I was pregnant with our first son. I was one of these first-time mums who was like, "I'll do all my homework, I'll do all the hypnobirthing, I'll be a really good girl, and then I will have the dream birth." So we hired a doula to be there during the birth. And of course, it totally didn't go to plan.

But our doula was vaccine-hesitant. And it was interesting because I really admired her: she's a very strong woman, and very clear in the kind of mother that she is. And I found that quite alluring, really. My husband and our birth doula were talking about the birth that was to come - I was about eight months pregnant. She said: have you thought about whether you're going to vaccinate your baby or not? I honestly hadn't really thought about it. I kind of assumed that we would because I grew up having them. My husband said, “Yes, we absolutely are vaccinating our baby”. And they ended up having a really tense argument in the garden about this and I just felt so conflicted. Then, I thought it would make a great topic for a book.

Many readers have commented that they see their own dilemmas as parents in The Herd. When did you realise what a divisive issue vaccination was?

As I started talking about the research – say, if I met someone in a playground who I didn't know and mentioned that I was writing a book about vaccination – there would immediately be that question in their eyes, like: am I talking to an anti-vaxxer, or am I talking someone who does vaccinate their children? People want you to out yourself. People want to know if you have vaccinated their kids. I realised that it was a really polarising issue. And I tend to think there’s such opportunity for connection and understanding from those things that are really difficult.

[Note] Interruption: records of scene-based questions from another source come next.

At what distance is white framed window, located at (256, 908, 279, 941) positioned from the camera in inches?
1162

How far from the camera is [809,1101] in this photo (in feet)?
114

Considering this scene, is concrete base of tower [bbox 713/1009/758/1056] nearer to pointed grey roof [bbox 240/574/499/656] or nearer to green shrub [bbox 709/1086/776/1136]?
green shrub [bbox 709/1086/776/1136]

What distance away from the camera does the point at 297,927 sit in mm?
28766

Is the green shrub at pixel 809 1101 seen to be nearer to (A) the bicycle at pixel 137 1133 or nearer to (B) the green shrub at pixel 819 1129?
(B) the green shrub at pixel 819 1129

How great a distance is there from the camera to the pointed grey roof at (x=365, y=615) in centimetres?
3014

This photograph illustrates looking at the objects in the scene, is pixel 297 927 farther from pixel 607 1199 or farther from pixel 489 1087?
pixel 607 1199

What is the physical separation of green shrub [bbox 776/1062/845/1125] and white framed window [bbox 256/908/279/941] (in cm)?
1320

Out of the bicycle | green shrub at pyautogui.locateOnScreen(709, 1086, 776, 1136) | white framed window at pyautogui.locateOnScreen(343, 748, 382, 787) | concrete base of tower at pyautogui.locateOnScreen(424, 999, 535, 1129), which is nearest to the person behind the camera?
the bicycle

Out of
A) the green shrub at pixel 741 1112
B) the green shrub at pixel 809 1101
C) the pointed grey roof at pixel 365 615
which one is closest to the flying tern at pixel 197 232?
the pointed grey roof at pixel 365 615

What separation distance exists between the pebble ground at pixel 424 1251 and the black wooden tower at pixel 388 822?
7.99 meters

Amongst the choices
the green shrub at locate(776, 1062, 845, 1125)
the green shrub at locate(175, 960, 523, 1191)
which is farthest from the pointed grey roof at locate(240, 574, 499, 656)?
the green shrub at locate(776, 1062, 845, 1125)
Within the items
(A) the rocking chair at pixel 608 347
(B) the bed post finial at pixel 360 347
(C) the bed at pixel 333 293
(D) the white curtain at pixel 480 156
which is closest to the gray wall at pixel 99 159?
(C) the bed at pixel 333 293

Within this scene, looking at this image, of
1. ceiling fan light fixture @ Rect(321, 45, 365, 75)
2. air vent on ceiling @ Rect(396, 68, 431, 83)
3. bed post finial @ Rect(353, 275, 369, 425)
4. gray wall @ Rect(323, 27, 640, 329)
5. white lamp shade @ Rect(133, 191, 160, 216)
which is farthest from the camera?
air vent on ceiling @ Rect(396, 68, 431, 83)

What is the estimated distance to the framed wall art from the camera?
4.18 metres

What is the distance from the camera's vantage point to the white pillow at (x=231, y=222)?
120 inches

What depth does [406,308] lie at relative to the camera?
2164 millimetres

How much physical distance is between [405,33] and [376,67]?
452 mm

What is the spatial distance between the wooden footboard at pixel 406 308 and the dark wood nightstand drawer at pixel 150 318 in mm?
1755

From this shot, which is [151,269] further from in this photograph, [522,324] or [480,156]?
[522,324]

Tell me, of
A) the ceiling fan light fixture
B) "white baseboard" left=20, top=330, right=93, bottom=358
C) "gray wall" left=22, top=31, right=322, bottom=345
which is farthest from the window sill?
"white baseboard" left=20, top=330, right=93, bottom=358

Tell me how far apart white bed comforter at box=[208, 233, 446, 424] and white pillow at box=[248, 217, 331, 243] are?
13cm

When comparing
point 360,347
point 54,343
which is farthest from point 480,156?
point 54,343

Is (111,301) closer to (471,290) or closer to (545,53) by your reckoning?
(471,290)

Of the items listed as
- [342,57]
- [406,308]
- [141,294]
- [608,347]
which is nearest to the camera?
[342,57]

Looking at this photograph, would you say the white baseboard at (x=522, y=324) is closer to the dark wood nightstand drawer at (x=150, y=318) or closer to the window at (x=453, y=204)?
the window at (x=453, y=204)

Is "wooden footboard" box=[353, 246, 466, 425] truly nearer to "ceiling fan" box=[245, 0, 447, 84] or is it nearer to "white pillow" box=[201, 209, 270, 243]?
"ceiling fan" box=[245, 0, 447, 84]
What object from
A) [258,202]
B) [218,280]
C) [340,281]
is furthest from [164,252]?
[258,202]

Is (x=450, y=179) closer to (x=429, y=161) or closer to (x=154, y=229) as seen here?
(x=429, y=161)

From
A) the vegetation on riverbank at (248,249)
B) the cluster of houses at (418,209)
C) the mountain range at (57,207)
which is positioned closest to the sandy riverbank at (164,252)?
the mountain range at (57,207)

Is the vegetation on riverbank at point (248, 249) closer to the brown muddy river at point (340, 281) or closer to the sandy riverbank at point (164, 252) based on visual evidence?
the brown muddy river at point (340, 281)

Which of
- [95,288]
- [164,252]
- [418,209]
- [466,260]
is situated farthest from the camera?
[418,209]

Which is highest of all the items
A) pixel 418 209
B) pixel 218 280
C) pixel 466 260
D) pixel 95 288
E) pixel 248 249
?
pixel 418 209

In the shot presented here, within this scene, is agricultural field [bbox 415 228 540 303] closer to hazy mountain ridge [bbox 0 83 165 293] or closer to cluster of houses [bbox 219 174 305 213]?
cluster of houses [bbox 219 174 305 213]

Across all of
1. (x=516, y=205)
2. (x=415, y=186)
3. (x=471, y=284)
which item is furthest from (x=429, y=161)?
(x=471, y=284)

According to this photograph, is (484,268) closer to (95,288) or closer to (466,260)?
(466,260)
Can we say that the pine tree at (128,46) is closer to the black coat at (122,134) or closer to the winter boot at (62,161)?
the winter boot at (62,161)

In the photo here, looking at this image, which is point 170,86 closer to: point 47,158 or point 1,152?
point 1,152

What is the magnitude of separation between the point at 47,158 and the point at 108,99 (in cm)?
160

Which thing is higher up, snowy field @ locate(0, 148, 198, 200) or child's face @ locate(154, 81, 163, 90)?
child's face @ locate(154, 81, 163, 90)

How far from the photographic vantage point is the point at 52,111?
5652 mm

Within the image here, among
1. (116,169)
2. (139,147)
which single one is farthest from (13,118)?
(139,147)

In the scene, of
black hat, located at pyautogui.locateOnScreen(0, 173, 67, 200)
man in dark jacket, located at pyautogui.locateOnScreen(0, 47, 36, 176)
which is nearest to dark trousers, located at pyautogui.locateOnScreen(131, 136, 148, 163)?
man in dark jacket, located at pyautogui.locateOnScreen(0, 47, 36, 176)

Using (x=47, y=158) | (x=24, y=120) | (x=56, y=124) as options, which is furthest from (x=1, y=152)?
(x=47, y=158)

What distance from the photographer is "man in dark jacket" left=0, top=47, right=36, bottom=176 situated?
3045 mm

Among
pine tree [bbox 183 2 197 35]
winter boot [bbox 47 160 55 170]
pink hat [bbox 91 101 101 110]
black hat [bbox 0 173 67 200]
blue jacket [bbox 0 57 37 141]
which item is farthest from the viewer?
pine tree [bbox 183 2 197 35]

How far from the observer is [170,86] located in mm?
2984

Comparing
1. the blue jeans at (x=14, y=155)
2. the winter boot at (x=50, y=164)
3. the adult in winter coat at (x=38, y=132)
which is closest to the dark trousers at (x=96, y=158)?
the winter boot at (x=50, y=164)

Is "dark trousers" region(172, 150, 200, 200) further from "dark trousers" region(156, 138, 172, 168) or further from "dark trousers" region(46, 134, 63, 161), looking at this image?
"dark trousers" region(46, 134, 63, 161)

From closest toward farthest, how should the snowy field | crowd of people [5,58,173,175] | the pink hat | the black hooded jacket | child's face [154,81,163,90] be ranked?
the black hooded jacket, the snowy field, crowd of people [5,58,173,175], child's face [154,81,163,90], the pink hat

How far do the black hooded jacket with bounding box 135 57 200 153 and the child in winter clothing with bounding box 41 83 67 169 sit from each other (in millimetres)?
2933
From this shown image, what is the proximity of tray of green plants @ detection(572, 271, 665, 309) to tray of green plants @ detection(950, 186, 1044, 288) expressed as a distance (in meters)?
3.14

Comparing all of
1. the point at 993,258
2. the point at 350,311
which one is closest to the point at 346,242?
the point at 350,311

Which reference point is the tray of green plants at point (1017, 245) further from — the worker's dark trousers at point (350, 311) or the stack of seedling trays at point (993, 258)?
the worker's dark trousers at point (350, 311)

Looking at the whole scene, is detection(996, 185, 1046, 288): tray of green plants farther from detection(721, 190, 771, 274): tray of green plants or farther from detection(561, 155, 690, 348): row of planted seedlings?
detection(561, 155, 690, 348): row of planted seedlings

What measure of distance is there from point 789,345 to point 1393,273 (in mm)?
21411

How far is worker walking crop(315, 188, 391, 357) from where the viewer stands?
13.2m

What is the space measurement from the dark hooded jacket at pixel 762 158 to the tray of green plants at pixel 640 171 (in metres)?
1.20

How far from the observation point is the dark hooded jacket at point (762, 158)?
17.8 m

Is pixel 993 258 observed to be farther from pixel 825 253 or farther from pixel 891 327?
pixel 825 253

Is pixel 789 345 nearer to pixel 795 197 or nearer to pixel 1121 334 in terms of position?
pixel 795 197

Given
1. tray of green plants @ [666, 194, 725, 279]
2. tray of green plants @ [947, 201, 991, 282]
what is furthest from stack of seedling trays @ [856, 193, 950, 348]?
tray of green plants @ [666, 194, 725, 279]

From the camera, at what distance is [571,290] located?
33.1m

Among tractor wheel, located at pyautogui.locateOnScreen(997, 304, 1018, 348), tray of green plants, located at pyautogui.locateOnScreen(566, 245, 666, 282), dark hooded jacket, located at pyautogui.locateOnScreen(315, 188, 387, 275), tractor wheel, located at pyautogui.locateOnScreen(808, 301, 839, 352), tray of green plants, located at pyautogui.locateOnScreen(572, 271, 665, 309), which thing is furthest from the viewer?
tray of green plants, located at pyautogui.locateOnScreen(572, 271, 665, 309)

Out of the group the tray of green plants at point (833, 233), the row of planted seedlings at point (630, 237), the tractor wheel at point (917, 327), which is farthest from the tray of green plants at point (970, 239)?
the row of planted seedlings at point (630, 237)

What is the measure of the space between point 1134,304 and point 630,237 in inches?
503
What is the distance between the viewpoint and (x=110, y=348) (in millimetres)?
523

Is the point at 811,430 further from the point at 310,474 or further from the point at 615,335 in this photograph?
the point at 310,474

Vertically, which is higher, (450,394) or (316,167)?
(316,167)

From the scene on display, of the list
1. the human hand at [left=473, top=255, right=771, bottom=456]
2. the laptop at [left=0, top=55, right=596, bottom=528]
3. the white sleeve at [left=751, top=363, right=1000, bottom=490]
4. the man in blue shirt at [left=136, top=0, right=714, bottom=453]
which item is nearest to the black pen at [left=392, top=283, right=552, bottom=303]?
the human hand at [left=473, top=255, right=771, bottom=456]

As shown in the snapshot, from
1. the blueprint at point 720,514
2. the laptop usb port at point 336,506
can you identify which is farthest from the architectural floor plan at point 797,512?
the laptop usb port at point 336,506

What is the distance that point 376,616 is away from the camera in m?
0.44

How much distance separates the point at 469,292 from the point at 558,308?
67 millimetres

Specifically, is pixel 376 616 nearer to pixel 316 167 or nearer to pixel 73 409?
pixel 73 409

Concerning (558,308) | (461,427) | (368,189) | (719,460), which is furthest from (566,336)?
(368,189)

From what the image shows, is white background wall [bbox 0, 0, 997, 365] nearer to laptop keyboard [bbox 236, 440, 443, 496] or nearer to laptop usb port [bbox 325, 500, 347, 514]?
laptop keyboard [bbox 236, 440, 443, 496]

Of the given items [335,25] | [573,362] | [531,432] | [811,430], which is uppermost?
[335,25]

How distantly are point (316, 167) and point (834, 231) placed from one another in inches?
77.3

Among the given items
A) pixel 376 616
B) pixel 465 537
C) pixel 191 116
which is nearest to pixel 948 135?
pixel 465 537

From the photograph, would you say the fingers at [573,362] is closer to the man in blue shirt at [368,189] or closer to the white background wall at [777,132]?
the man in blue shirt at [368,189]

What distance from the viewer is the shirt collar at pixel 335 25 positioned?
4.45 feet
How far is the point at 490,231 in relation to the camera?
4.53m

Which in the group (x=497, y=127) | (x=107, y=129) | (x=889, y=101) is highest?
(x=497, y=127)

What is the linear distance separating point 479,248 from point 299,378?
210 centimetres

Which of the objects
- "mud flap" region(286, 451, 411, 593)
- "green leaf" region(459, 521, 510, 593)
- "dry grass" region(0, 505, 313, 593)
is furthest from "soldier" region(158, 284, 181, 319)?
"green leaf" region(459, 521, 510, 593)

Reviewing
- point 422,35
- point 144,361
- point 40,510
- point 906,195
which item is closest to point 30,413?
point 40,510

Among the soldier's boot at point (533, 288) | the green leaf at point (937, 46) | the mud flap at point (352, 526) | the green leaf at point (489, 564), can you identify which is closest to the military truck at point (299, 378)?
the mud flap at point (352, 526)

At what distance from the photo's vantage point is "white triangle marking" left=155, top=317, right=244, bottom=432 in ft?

The characters of Elizabeth and Bry are deliberately very different, despite their unlikely friendship. How did you draw them up?

When my husband was reading the book for the first time, he was like: “Oh my God. You are Bry and you're also Elizabeth." Retrospectively, I think I was probably writing about my own experience of conflict about what kind of mum I was going to be: not knowing, and feeling like there were all these external influences that I was seeking out to discover my maternal identity, but also found utterly baffling and really confusing. The characters themselves came to me in quite an organic way. It was actually the character of Rosalyn who appeared strongly to me first, because I think she is an aspirational woman: she lives her life how she chooses without apology. She was this very solid base of womanhood.

Did you always know that the twist was coming?

Yes. I wanted Elizabeth's experience to be more complex than that which she let the world know. For me, the overwhelming message of the book is that we're all just trying to do the best for our people we love – and that is a way more connective sentiment than how that might manifest differently in our lives.

What do you hope readers take away from The Herd?

I hope that this book will be a segue into having those difficult conversations. I'm keen that people are aware that I have chosen to vaccinate my kids; I absolutely do think it's the right thing to do. But I think it's also really appropriate for people to question vaccination. I think what's really difficult is that it is so binary: it's really hard to find a space to be like, "I don't know what the best thing to do is and I know I have to make some sort of choice". I think just opening up those conversations is really helpful.